[Exercise inputs]

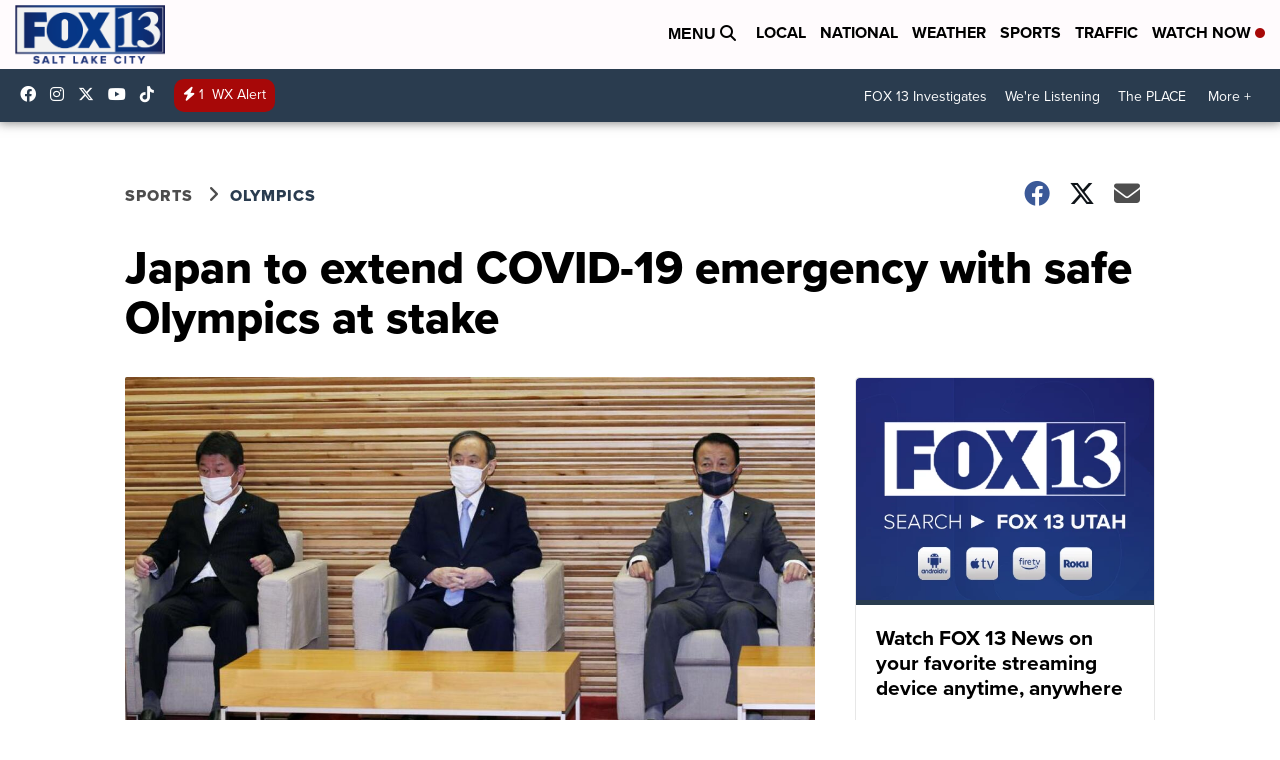

--- FILE ---
content_type: application/javascript; charset=utf-8
request_url: https://fundingchoicesmessages.google.com/f/AGSKWxXiO1ddvN2XL3sZ1I3j_J-XObFSO5iwzBbHRSVMKW9EmU5vUISMIIR6yC8L8CDbHQb2O66CAsD_2uMQYHnmi_dzwIT0mUevqO4G6M_9ZvBmOa6c1xpCZS7Y8Kb_RtZ4oAIwAVahBcXG0IKejo4509kZTC9k7lJFidn9qXtSbnO8LDkDs0vQDBkcA0Z7/_/ads/zergnet./glam728./ads/bottom./top_adv_/inc_ads.
body_size: -1288
content:
window['a6dc9a29-1651-4f59-a81b-df287f4e12be'] = true;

[/Exercise inputs]

What is required — Copy the material above word for word, images excluded.

Solution below —
--- FILE ---
content_type: application/javascript; charset=utf-8
request_url: https://fundingchoicesmessages.google.com/f/AGSKWxXiO1ddvN2XL3sZ1I3j_J-XObFSO5iwzBbHRSVMKW9EmU5vUISMIIR6yC8L8CDbHQb2O66CAsD_2uMQYHnmi_dzwIT0mUevqO4G6M_9ZvBmOa6c1xpCZS7Y8Kb_RtZ4oAIwAVahBcXG0IKejo4509kZTC9k7lJFidn9qXtSbnO8LDkDs0vQDBkcA0Z7/_/ads/zergnet./glam728./ads/bottom./top_adv_/inc_ads.
body_size: -1288
content:
window['a6dc9a29-1651-4f59-a81b-df287f4e12be'] = true;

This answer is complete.